• DOCUMENT TEXT:
The Florida Method: Less Coverage Means Lower Costs!

The Wall Street Journal yesterday printed an opinion piece on an "innovative" reform pushed through Florida's state legislature by Governor Charlie Crist. "The Florida Revelation" reported on the "Cover Florida" plan, which makes healthcare affordable for Florida's 3.8 million uninsured.

How, you ask? By lowering and quality and restricting the amount of care received, of course!



Crist’s ill-considered plan is neither a humane nor effective solution to the healthcare crisis in Florida or nationally.

The Journal criticizes the state of Florida for placing 50 mandates on insurance companies to provide a basic "floor" of care for Floridians. Obviously this is just a stopgap provision-- ideally, we would like to do away with the insurance companies altogether-- but outlining a fundamental guide of what insurers should legally provide to consumers is probably a good thing. In fact, the lack of such minimum care requirements is one of the reasons CNA/NNOC opposed ABX1:1, California's faux healthcare reform bill of 2007.

• ENTRIES SHOWN:
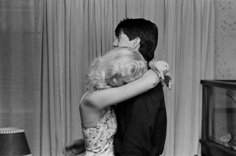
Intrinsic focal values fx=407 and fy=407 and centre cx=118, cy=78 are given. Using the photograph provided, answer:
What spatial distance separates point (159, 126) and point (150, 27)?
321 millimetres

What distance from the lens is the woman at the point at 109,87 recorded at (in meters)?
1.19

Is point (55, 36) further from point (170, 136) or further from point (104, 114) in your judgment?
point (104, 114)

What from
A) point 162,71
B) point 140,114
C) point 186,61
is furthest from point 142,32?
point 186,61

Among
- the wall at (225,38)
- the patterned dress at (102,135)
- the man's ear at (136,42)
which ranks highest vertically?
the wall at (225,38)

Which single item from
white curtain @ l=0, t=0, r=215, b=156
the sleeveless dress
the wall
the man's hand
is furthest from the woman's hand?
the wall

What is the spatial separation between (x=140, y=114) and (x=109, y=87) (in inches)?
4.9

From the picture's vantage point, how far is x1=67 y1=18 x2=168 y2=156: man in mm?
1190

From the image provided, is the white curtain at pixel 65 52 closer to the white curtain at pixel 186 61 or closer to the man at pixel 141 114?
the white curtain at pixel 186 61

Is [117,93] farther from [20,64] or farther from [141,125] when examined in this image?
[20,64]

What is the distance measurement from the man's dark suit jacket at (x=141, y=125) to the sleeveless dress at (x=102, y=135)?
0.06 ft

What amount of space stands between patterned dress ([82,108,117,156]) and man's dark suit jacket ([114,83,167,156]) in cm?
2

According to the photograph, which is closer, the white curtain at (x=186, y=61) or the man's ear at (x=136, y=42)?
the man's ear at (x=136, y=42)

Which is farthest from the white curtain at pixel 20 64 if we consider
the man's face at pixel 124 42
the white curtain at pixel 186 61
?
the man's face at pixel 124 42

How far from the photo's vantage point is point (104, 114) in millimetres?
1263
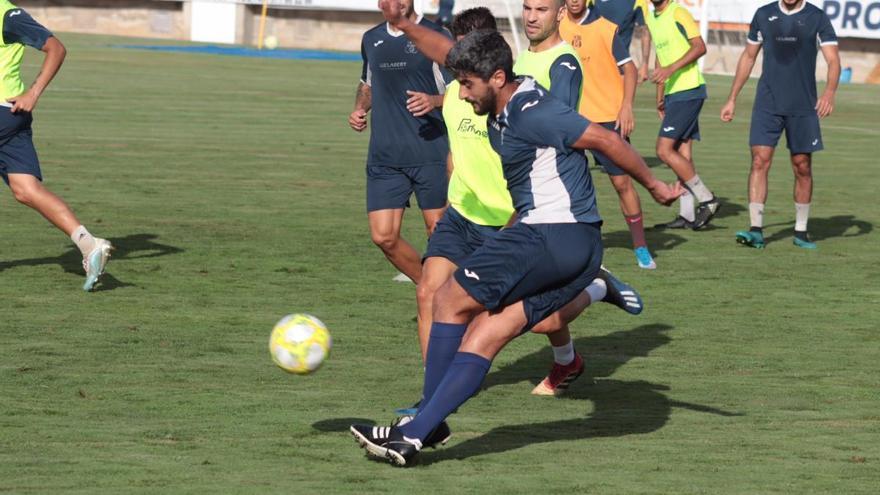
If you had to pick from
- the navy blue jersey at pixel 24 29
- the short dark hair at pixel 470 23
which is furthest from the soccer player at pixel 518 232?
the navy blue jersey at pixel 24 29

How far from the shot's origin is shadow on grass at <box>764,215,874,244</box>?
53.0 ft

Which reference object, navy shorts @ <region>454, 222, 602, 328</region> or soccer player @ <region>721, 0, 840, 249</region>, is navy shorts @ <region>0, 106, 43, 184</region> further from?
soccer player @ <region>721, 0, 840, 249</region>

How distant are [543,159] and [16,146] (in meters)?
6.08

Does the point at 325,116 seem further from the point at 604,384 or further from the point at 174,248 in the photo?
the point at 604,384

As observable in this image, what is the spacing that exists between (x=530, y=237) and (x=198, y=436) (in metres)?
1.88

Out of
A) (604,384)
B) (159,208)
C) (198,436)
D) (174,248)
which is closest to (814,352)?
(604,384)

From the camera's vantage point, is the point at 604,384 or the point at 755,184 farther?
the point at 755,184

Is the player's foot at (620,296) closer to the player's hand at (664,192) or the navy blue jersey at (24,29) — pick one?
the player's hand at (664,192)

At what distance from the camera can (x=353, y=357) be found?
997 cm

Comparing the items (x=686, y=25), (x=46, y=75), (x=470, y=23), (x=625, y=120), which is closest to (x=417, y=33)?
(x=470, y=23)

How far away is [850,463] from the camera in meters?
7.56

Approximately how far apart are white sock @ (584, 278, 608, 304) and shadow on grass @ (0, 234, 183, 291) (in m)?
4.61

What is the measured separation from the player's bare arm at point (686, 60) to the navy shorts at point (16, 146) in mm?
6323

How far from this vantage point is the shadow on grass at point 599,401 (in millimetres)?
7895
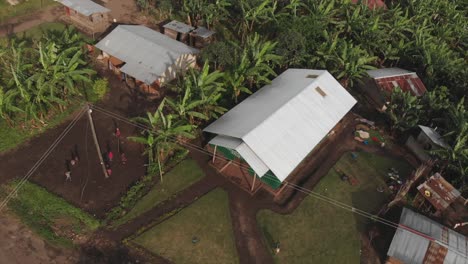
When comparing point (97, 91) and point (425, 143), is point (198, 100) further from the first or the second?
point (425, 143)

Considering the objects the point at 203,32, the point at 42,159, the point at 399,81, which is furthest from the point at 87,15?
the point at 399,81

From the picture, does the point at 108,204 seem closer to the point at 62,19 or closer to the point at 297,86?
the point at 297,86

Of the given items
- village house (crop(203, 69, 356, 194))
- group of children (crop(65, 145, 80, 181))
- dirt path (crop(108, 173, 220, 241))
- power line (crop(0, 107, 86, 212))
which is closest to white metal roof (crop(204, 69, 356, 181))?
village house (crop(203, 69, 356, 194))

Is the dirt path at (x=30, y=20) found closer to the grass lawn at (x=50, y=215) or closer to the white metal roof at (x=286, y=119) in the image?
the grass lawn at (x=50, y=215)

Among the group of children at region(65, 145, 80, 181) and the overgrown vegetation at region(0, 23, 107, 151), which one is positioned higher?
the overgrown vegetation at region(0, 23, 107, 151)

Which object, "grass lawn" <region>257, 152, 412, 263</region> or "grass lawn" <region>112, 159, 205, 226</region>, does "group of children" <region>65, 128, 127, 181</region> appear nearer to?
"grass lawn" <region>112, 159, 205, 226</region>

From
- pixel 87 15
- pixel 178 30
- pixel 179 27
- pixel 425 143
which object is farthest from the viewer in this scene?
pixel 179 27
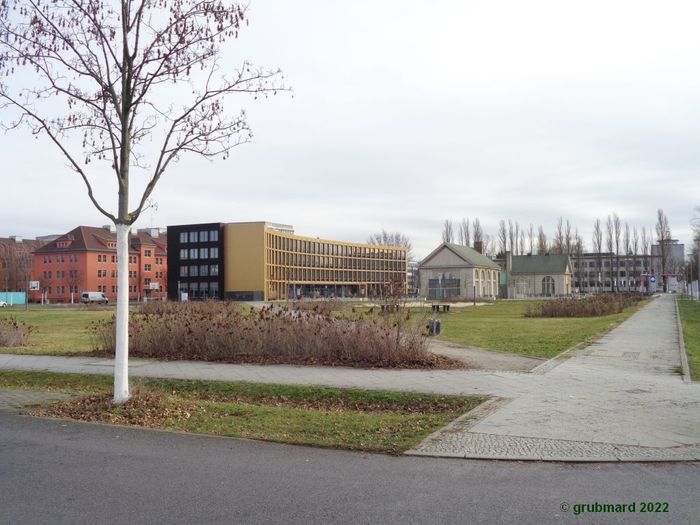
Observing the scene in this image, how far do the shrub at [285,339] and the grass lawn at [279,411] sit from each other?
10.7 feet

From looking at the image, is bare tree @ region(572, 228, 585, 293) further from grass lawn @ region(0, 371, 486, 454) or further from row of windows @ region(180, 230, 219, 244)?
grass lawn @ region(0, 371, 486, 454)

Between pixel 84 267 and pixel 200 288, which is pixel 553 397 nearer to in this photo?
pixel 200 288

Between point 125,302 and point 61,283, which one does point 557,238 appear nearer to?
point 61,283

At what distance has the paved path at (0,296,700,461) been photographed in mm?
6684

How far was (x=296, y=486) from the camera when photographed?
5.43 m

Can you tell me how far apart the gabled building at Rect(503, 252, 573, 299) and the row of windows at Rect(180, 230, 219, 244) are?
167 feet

...

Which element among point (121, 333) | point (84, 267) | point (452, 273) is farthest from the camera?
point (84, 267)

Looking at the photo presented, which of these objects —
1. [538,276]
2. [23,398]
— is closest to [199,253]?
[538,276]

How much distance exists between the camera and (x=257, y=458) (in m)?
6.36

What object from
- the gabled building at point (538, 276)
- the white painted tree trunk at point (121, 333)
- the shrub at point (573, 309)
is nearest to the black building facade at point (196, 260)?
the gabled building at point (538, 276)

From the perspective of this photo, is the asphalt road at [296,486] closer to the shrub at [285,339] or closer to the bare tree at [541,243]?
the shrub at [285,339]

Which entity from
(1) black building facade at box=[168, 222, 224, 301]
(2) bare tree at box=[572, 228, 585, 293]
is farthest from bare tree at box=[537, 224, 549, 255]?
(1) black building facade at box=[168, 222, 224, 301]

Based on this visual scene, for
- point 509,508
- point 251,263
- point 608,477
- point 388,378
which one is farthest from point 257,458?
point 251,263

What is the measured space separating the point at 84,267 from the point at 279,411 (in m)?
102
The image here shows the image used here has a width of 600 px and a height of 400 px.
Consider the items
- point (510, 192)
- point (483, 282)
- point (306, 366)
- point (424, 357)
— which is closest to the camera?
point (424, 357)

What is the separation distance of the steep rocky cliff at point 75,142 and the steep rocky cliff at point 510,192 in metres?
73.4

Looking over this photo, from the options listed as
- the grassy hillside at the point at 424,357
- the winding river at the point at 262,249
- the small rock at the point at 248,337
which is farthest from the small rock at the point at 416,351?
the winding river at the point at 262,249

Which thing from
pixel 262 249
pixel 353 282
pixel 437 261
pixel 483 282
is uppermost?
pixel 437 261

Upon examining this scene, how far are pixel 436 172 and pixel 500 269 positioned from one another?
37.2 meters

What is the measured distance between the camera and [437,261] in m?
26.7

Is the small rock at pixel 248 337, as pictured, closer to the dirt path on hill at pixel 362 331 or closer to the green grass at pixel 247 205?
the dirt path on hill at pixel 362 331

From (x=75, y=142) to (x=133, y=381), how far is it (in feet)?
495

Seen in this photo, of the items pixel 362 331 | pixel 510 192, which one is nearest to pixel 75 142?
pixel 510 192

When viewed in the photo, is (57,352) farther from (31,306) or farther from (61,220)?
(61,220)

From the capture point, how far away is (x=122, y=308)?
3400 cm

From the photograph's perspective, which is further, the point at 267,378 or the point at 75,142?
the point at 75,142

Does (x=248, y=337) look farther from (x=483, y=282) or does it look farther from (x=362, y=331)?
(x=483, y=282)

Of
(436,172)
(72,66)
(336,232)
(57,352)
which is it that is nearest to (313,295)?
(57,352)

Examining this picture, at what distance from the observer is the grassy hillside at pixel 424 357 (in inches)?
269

* * *

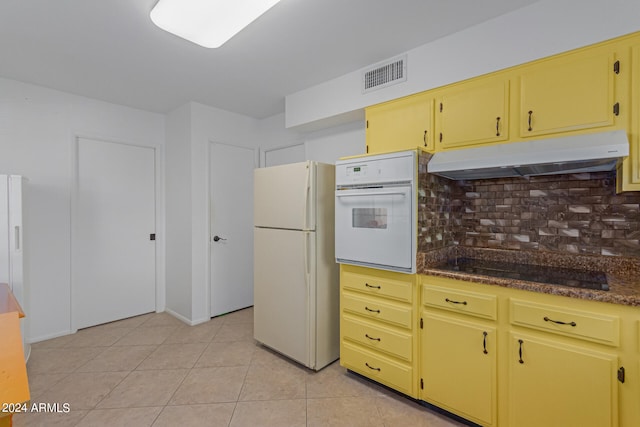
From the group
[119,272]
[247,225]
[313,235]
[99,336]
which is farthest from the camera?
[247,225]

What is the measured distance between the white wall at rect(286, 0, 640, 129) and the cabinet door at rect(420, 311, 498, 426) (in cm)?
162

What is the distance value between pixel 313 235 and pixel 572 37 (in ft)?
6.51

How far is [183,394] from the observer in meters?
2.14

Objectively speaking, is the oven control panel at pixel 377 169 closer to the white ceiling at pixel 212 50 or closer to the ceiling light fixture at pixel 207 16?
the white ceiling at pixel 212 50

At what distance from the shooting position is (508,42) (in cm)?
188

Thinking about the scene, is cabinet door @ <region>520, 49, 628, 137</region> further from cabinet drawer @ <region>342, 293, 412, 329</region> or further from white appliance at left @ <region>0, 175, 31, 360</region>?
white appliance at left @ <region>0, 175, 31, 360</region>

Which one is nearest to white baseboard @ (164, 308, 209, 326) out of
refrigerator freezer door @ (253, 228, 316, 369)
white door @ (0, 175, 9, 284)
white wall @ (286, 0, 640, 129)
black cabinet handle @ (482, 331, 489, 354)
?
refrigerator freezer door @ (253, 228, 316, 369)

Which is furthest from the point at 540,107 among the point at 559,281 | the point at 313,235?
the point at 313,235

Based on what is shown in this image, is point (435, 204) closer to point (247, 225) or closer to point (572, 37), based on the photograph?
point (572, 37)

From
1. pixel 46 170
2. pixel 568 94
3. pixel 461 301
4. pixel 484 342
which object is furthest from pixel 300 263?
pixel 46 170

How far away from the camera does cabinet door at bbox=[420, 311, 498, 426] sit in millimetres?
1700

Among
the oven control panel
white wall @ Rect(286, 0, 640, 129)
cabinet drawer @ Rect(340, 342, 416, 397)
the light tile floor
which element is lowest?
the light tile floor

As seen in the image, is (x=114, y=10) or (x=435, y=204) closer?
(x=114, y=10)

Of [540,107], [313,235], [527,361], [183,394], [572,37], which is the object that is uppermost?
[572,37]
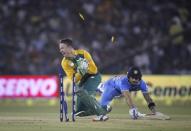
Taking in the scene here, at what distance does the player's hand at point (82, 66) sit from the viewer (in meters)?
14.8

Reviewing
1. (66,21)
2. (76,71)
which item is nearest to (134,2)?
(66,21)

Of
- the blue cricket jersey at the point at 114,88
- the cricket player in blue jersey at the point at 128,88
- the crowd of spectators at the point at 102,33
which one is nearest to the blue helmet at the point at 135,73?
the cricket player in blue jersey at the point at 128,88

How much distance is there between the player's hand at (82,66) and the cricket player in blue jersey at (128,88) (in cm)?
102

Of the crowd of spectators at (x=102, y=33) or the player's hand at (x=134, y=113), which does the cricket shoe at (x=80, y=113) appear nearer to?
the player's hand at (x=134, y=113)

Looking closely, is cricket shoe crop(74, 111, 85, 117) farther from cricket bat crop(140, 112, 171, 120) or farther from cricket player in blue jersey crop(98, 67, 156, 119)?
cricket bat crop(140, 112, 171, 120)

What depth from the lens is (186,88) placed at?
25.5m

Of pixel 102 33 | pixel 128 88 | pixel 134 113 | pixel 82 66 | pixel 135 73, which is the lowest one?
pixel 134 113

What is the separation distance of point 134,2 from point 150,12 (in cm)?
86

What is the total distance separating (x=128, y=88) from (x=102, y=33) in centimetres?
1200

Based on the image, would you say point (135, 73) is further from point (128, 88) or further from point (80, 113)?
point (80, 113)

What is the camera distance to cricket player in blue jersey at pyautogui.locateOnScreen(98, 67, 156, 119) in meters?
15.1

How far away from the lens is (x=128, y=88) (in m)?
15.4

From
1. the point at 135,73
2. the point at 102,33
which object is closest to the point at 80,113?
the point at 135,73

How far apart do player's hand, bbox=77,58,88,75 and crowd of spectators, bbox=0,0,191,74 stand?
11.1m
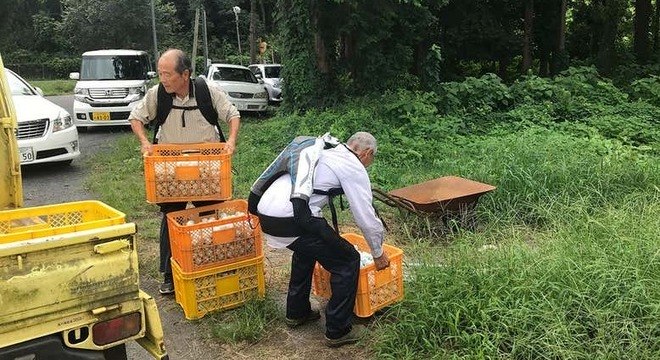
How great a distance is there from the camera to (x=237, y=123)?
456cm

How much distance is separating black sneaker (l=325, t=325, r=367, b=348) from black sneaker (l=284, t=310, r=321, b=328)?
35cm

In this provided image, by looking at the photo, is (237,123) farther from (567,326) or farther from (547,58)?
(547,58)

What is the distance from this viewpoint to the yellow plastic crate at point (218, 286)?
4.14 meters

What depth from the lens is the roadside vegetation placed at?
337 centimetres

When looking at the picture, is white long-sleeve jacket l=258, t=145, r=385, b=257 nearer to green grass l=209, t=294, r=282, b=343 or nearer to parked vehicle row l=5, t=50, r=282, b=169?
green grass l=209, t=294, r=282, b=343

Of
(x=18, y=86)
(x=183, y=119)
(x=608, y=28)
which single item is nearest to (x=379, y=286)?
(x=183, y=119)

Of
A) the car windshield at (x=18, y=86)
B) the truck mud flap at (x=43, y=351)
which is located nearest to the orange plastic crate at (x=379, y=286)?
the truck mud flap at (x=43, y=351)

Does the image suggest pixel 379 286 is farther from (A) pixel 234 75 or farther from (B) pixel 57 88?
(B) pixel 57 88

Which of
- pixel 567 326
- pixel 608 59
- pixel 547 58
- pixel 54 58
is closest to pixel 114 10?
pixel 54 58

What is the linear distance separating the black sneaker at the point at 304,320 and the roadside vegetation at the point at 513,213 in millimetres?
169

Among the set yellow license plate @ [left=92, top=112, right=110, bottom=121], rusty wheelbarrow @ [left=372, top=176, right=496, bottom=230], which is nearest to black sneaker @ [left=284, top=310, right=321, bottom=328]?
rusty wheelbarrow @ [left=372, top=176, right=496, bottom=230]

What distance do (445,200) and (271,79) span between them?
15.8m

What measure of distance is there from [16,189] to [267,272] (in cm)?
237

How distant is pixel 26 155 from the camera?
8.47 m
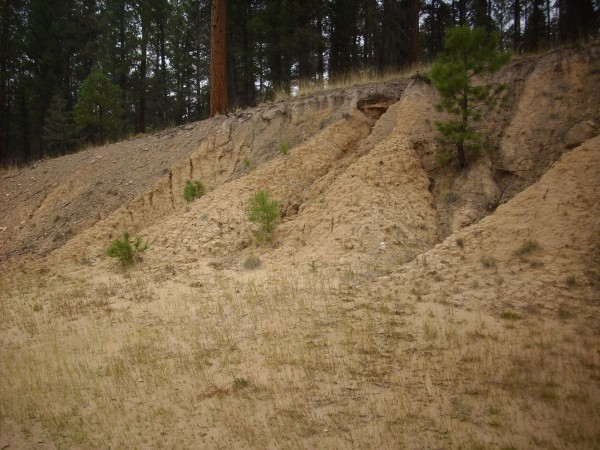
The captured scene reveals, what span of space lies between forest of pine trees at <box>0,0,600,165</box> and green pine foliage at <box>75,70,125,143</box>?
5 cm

• TASKS TO PERFORM:
a: In the text on Florida's "Cover Florida" healthcare plan, how many mandates did the state place on insurance companies?
b: Carry on the text about Florida's "Cover Florida" healthcare plan from the point where it stops.

• REPLIES:
a: 50 mandates

b:
The "Cover Florida" plan would work by removing those mandates for insurers providing policies to those 'uninsurables' with low incomes or pre-existing conditions. As the editorial reads, "insurance companies will be permitted to sell stripped-down, no-frills policies..." By allowing insurers to “opt out” of certain basic and crucial services, Crist will be creating a sub-class of Floridians who can afford coverage but receive no actual care in return. This is junk insurance, plain and simple, and by refusing to hold insurers to a basic standard of service, Crist is allowing them to skim millions in profits in exchange for selling the empty title of “covered” to Florida’s under- and uninsured.

As the hundreds of people who have logged onto this website to tell their story can attest, there is a huge difference between "coverage" and "care."

The problem in Florida is not the uninsured, the problem is the insurance companies themselves, who exist to make profits by denying care to those who need it. The only sensible solution to our nation’s healthcare fiasco is to provide a single standard of care for everyone, at a markedly lower cost than insurance, with about 10 percent of the overhead of insurance companies: that solution is single payer.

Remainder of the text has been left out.